How to write a good cron?
A good cron should adhere to unix philosophy of single-responsibility-principle. To elaborate further, your cron should do only one thing and should do it right. Keeping cron code simple and modular will not only help you debug issues easily, but also help you inherent learning from one cron to another.
Here are few learnings that one can use while writing workers.
Q. What cron should do?
- Cron script should be light weight and should work as a helpers for workers.
- Cron should create a job , push them to queue and finish. These job would then be processed by workers.
- Cron should fail fast and finish fast
Q. What cron should not do?
- Cron should never do any processing task.

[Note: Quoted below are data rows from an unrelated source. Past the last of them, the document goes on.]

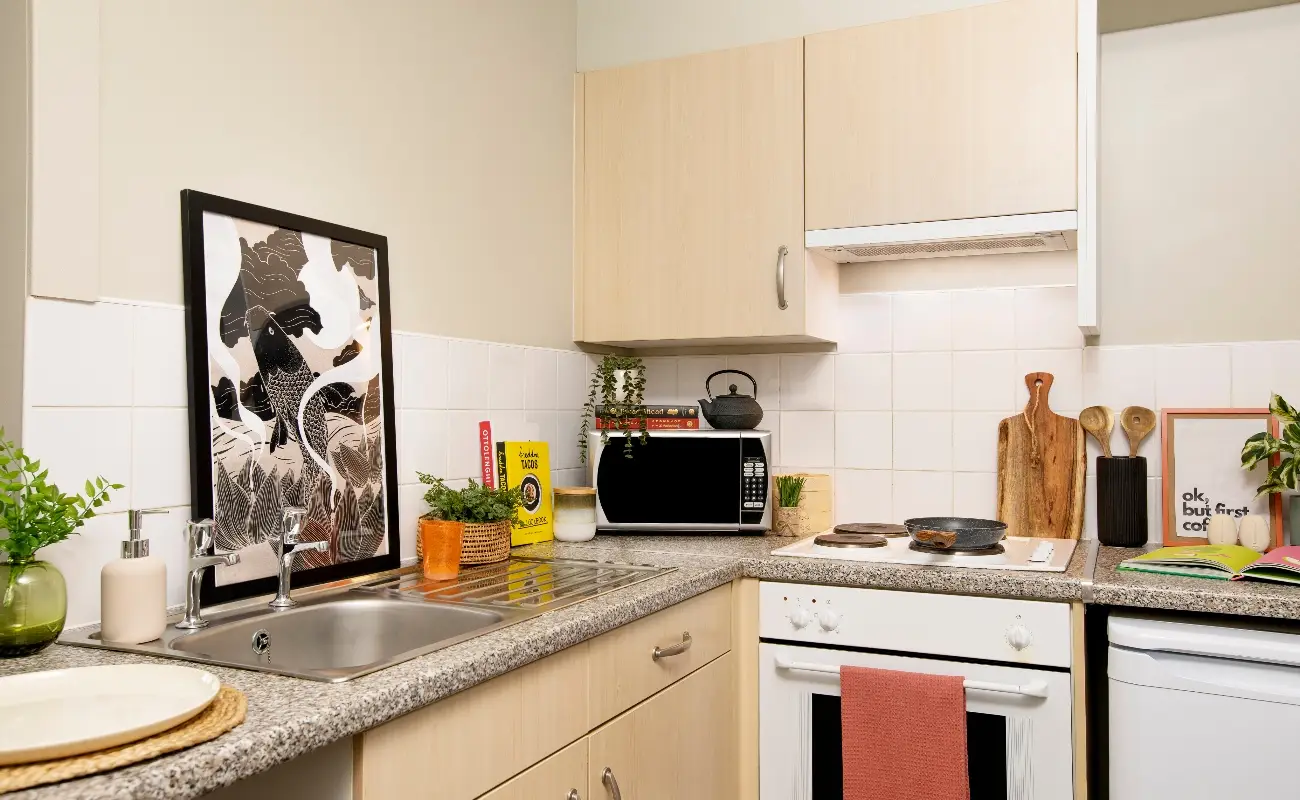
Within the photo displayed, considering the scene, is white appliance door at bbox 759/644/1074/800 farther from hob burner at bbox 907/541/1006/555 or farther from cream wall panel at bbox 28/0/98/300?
cream wall panel at bbox 28/0/98/300

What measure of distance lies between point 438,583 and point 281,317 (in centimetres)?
57

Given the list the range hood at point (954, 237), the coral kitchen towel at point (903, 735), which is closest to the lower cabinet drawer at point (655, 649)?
the coral kitchen towel at point (903, 735)

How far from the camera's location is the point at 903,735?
1947mm

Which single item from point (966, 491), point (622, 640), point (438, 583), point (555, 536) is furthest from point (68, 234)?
point (966, 491)

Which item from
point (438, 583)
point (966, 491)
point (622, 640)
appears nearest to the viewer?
point (622, 640)

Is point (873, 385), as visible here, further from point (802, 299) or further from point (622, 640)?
point (622, 640)

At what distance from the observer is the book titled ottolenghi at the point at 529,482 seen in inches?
91.2

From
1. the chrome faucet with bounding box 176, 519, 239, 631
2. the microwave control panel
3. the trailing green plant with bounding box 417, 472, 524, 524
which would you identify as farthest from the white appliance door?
the chrome faucet with bounding box 176, 519, 239, 631

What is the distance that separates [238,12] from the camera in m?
1.69

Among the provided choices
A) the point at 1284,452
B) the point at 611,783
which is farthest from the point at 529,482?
the point at 1284,452

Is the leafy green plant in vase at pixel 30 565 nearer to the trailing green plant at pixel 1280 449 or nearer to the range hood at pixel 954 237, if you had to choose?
the range hood at pixel 954 237

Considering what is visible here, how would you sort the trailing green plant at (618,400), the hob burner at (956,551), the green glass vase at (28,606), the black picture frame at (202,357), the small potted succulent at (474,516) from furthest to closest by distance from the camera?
the trailing green plant at (618,400), the hob burner at (956,551), the small potted succulent at (474,516), the black picture frame at (202,357), the green glass vase at (28,606)

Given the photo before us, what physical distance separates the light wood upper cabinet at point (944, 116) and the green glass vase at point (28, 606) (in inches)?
70.3

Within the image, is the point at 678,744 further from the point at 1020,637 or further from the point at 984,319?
the point at 984,319
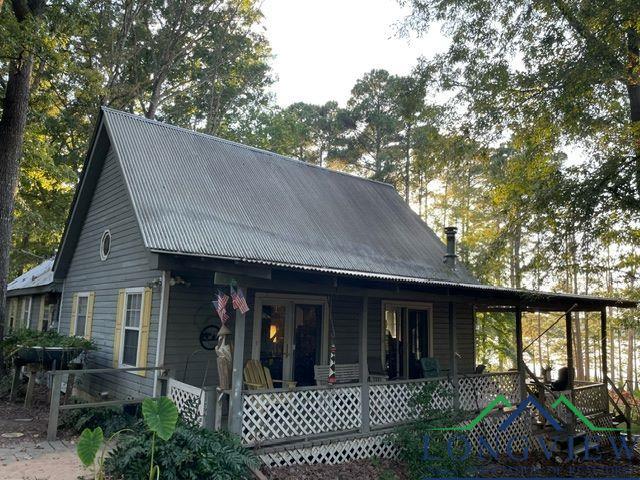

- Cron should not to do any long running operation failure of which can create inconsistencies
Other important considerations:
Logging
- Logs are your single source of truth. If they’re lost, you are left scratching scratching your head finding answers to simple bugs
- What to log and what not to log, however could be tricky. To keep it simple we advise you never to log any client/customer data. If credentials or secrets are required, that should also not be part of your log output.
- Here are few simple commandments to follow:
- Do no log client/customer data
- Secrets and credentials should not be part of logs
- No secrets should be provided as run arguments instead use wrapper run script, if required
- Make use of environment variables as much as possible.
- Ship logs to graylog
Alerting
- If your cron raise error it should raise alert right away.
- Handle every exeception, categorise them and push them to sentry. If immediate attention is required then don’t be afraid to raise pagerduty alert
- post errors/warning to sentry
FAQ
Q. How to know if my cron run successfully or not?
A. — Read Logging part—
Q. How to get alert on failed cron run?
A. Cron can be failed due to three reasons:
-
System kill it eg. oom killer Why was cron doing resource intensive operation at first place? Make it light weight
-
Exception raised in code Poor exception handing can abort cron. So, improve code quality and log exception on sentry or graylog. On exception raise pagerduty alerty right away
-
Somebody kill/shift/removed cron from server – Read next faq –
Q. What if somebody removed shift/removed cron from server?
A. Improve team collaboration. Keep everybody in sync. Avoid manual changes on server. Make crons part of code deployment. If automation is not in place, contact DevOps to bring it ASAP
Q. How to check if cron run on particular day or not?
A. Check in graylog. If it’s not there check in sentry. If it is nowhere, god bless you
Q. Shouldn’t devops monitor cron for us?
A. Go bald and die